There are the comedies. Then there are the SEX comedies. Filled with innuendos, suggestive leery double-meaning dialogues that make us chuckle and giggle even if we are not the sort who like to exchange dirty jokes in the SMS, "Grand Masti" has itself a ball at the expense of basic good taste.
The gags in "Grand Masti" unabashedly celebrate the puerile spirit of SMS forwards. If you packaged those pssst-pssst jokes from your puberty in plenty of loud aggressive dialogues loaded with double meanings and oodles of close-ups, you'd get into the spirit of "Grand Masti".
To their credit Aftab Shivdasani, Vivek Oberoi and Ritesh Deshmukh - now in their mid-30s - get into the spirit of the sex-comedy full-on. Oh, they love talking dirty!
The one thing that works fully in this film's favour is it unabashed homage to horniness. Our three heroes are perpetually aroused. To prove it they emanate moans groans and sighs constantly.
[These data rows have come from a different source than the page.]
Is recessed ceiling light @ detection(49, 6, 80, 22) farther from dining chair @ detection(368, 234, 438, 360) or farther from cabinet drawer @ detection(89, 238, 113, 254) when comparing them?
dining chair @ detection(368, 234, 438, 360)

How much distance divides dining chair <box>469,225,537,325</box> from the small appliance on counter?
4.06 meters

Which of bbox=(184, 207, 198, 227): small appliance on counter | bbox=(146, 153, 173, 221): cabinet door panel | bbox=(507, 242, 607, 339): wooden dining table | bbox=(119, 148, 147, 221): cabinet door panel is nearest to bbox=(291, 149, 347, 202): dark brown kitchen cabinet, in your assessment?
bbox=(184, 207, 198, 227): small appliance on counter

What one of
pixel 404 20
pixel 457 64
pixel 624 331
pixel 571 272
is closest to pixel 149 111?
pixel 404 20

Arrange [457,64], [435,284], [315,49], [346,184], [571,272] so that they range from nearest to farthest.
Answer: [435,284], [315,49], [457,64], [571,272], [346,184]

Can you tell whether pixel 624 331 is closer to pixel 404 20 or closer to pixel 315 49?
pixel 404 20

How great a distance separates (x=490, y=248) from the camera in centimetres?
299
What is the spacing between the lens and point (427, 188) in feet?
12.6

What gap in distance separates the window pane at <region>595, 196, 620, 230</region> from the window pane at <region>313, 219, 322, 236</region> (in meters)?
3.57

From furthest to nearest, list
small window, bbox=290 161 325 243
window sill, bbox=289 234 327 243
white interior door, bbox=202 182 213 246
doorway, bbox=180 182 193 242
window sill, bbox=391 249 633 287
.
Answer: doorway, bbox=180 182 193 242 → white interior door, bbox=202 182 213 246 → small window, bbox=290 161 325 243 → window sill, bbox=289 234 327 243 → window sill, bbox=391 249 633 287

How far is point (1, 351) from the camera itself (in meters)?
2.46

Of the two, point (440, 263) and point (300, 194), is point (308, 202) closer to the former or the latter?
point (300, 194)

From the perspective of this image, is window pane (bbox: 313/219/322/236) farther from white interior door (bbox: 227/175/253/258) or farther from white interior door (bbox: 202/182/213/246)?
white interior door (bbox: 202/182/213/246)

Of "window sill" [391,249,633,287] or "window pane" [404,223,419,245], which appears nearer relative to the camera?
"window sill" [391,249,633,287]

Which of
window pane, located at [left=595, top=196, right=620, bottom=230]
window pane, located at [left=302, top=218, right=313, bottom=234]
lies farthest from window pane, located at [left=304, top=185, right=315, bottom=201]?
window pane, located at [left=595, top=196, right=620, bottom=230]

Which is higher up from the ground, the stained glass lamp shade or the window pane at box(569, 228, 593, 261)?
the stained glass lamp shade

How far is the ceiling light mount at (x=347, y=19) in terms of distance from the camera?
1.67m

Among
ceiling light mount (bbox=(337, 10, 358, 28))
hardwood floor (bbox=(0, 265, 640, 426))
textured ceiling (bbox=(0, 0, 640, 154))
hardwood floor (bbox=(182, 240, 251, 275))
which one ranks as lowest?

Kumar has never been a slave to subtlety. Here he pulls out all stops. He also pulls out other ummentionable objects that are defiantly pointed into our faces.
One really can't complain about the film's remarkably steep level of innuendos. Not a single member of the audience for "Grand Masti" expects anything but coarse humour borrowed from low-brow Gujarati plays.
Writer Milap Milan Jhaveri's wickedly wanton word-play leaves no space for subtlety in the script.
Stand-up comedian Suresh Menon shows up as a mock-villain wearing a golden underwear.
The obscenity flows out unstopped, unchecked, uncaring of rudimentary rules of decency. Having declared this to be irreverent territory director Kumar doesn't really care how lowbrow the humour gets. And the jokes happily really plumb to unimaginable depths.
More than the boys I salute the three pairs of ladies playing the trio of gharwallis and baaharwallis for surrendering to the sexually suggestive spirit of the proceedings.
The writing and direction in a film such as this is either a sign of absolute innocence about political correctness or indicative of an obstinate disregard for all good taste.